Exclusive
'I'm so happy': World first as British engineer gets 3D-printed eye at London hospital
'When I see it, I think to myself this is where I want to be,' Mr Verze said
Words by ITV News Science Producer Philip Sime
There was no fanfare, there were no celebrations. But, shortly after midday in the corridors of Moorfields Eye Hospital in London, a little bit of history was made. ITV News was given exclusive access as NHS patient, Steve Verze, emerged from the clinic as the first person in the world to have a 3D-printed eye. Steve, an engineer in his 40s, lost his left eye when he was a child and has needed a prosthetic replacement since he was 20.
He spent years feeling self-conscious but today his confidence was restored. It’s the way that light travels through these new, 3D-printed eyes which makes them look more natural than prosthetic eyes, onto which the iris is currently hand-painted.
Current prosthetics have the iris hand-painted onto a black disc embedded in the eye, preventing light from passing the full depth of the eye
“Having lived with this for such a long time, the closer you get to the real thing makes me feel more and more confident,” Steve Verze told ITV News.
“You don’t want people to notice. You want people to walk past you and not even imagine that there was something artificial there and this is it. I’m so happy,” he added.

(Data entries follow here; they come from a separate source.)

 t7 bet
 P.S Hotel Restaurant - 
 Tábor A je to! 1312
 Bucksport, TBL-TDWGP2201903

For the team behind this world-first, today was the culmination of five years of hard work. “It is a big deal. This is new technology.
"Nothing has really changed in the field of ocular prosthetics since the Second World War. The hand-painting of prosthetics has been fairly constant since then,” Professor Mandeep Sagoo, a consultant ophthalmologist at Moorfields Eye Hospital told ITV News.

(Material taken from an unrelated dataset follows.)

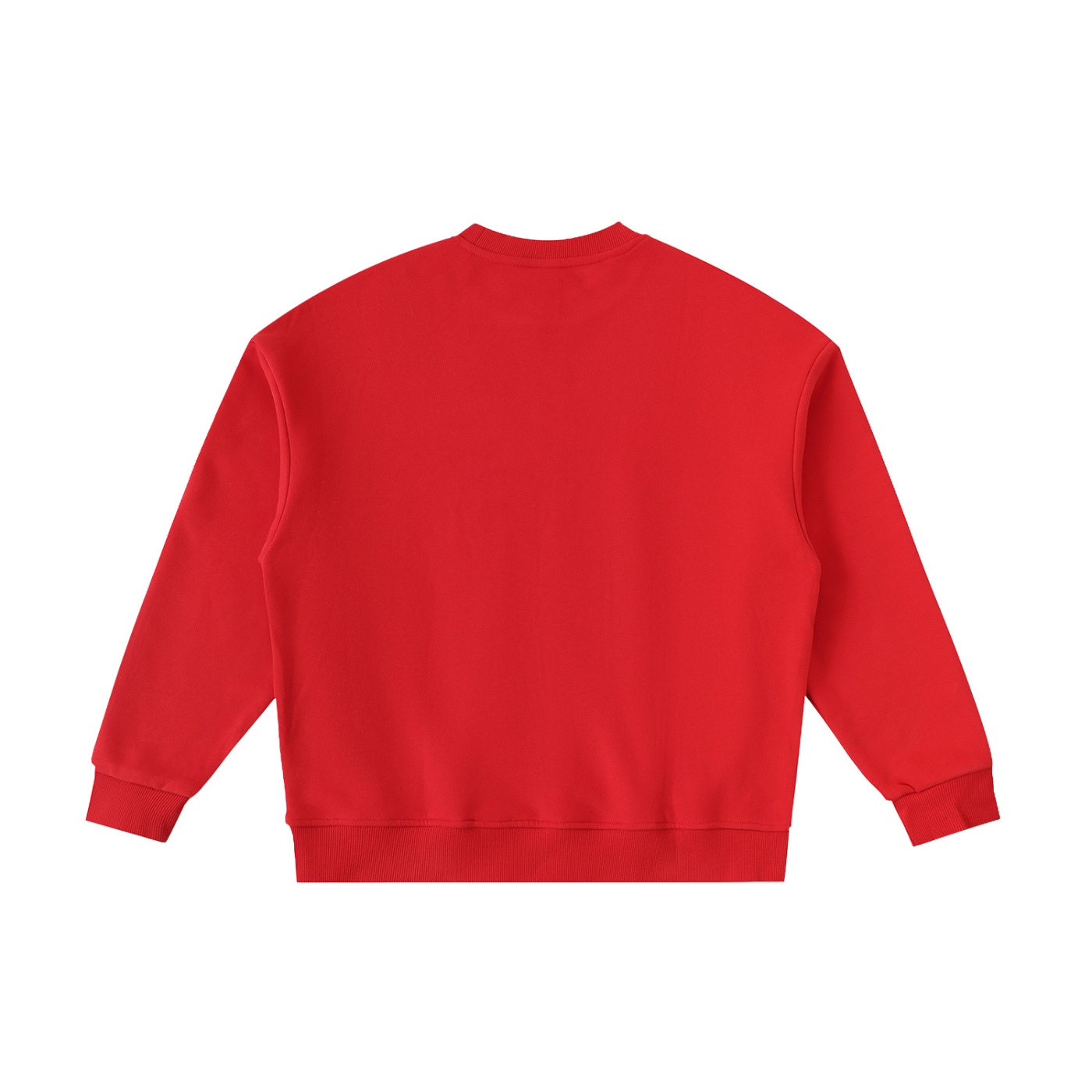 Lil Fleece Sweatshirt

Professor Mandeep Sagoo explains how the process works
The current method for producing a prosthetic eye takes around six weeks and sees patients undergo a two-hour session to mould their eye socket.
But this new 3D-printed method, which was realised at Moorfields today, involves the use of existing scanning technology to create a map of the patient’s eye socket. This data is then sent to a specialist firm in Germany, where a prosthetic eye is created using a 3D printer. It cuts the whole process from six weeks to just two or three.

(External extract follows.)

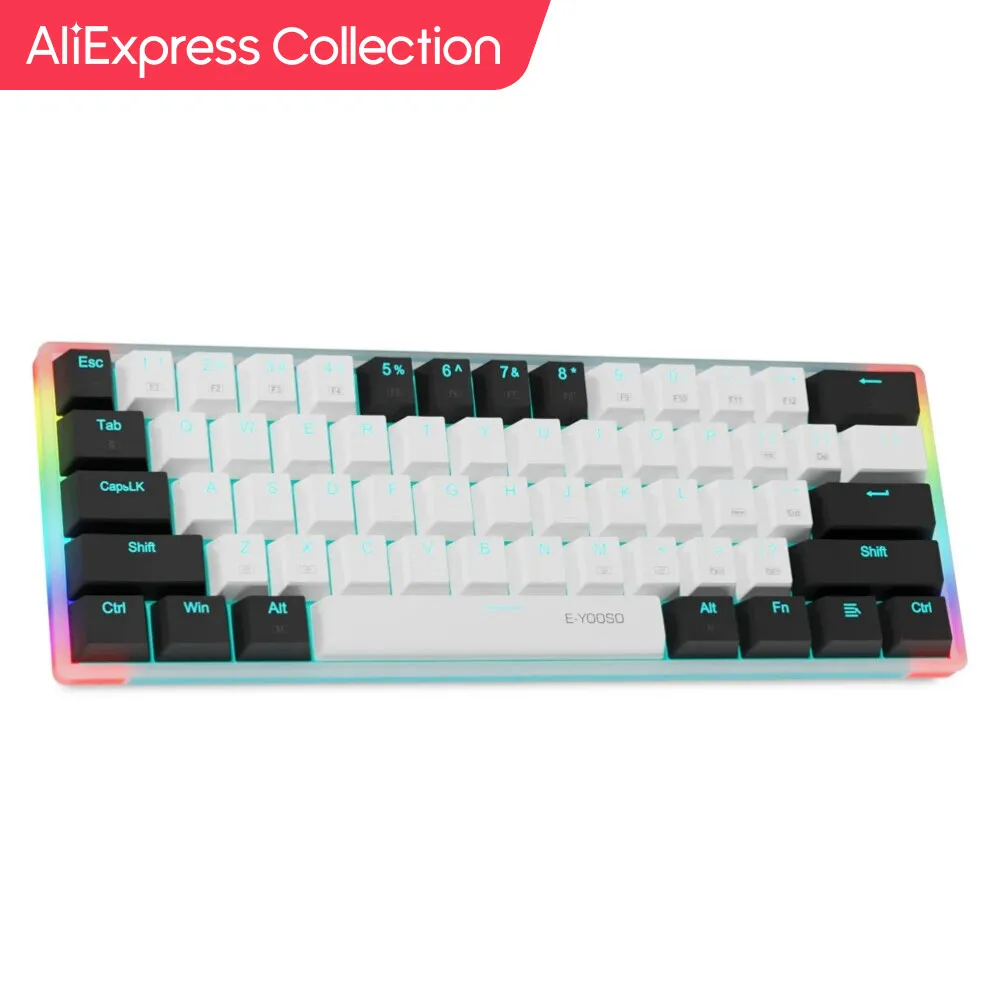 tr.aliexpress.com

A clinical trial will now get underway at Moorfields, with hopes of cutting the production time even further. “We think initially that rather than many months, we could reduce it to weeks. And the potential is there that we could reduce it to days after that,” said Prof Sagoo.
For Steve, his new, 3D-printed eye has changed his life. “Having the mimicry get better and better, I feel more normal. I pick up sports now that I would never have thought of as a young man,” he said.